プロローグ(前編)
この小説は初作ですが、最後まで見ていただけるとありがたいです。ただ、プロローグ以降から第二章までは文字数が多いので少しずつ読んでいただければと思います。
大都市の四車線道路を走行する乗用車。突如として急加速し、中央の白線を越え制御を失った。
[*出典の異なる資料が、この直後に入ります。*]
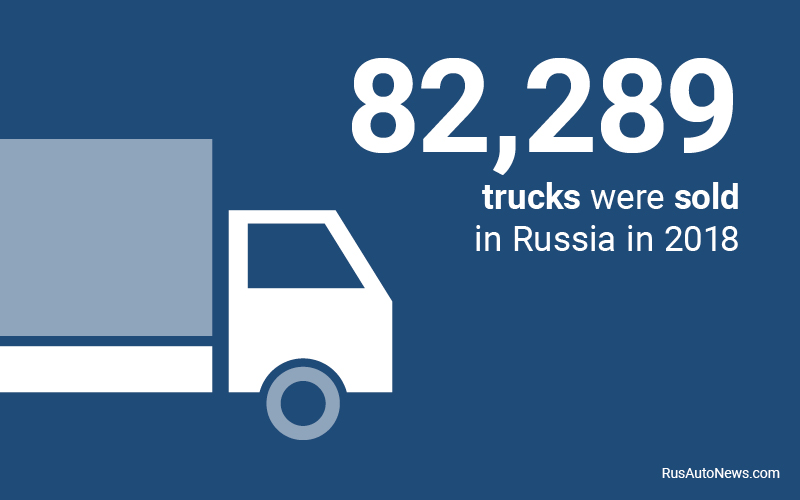 This represents an increase of 2.7 per cent in truck sales compared to the previous year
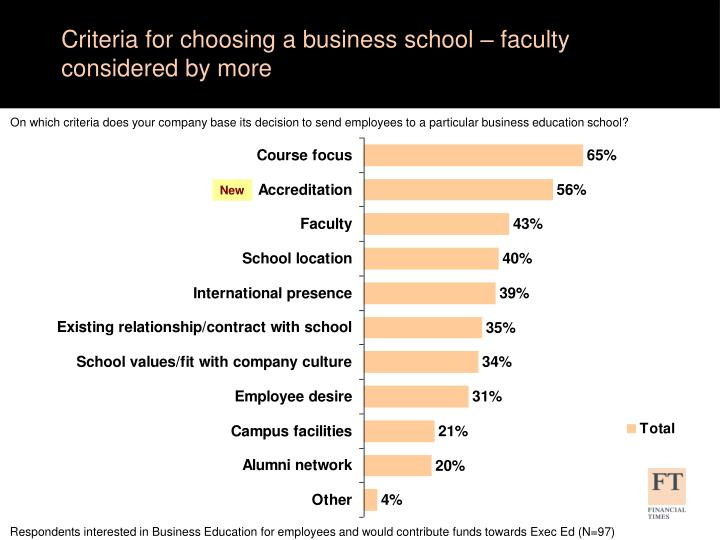 Criteria for choosing a business school – faculty considered by more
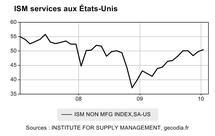 US : Une confiance qui déçoit dans les services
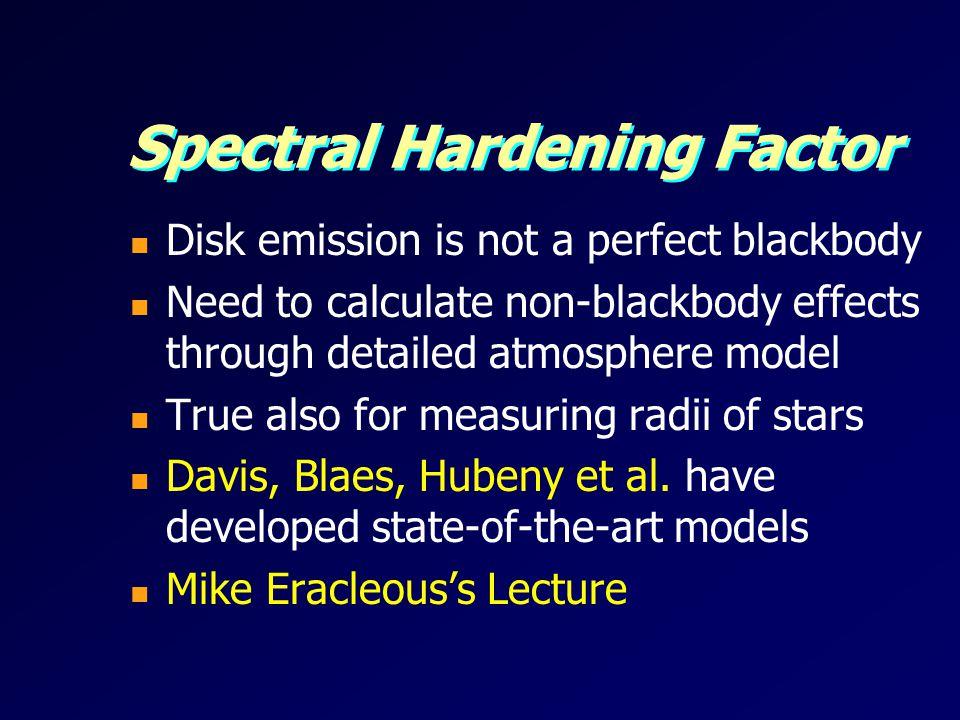 Spectral Hardening Factor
やがて蛇行走行を維持できず、縁石を破壊。電柱に車体前方が激突。
反動により横回転で二車線を横断。ガードレールが設置された中央分離帯に乗り上げ、車体下が接触。それでもなお停止せず、摩擦により火花が飛散――
と同時に引火し、炎上。
後部座席に幼い男児、母親と思しき女性。運転席には父親と思しき男性。頭部や腹部などから大量に流血し、気絶している。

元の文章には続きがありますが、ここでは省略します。